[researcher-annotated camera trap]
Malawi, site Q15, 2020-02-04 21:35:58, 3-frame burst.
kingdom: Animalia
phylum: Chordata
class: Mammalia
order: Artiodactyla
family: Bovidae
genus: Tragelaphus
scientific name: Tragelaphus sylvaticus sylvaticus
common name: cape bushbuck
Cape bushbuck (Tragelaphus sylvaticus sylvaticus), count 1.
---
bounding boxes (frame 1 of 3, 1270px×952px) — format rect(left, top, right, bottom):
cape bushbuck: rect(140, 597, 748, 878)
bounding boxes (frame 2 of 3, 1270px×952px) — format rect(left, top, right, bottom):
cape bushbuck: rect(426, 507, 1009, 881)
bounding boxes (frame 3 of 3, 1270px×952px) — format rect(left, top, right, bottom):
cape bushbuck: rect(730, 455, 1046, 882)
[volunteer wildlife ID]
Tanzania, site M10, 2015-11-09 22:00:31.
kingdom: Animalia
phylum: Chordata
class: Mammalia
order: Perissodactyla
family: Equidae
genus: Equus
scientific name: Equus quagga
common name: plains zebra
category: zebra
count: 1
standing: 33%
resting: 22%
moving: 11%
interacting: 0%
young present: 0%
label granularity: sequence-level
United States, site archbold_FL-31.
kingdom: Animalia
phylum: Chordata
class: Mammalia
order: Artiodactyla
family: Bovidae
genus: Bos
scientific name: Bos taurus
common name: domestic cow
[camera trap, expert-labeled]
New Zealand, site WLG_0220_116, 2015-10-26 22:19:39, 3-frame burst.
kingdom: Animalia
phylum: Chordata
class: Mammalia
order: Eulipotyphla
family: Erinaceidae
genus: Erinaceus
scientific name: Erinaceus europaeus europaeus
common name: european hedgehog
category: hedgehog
================
Problem details: Reproduce every line from the preceding data in which the word "scientific" can be found.

Answer section:
scientific name: Tragelaphus sylvaticus sylvaticus
scientific name: Equus quagga
scientific name: Bos taurus
scientific name: Erinaceus europaeus europaeus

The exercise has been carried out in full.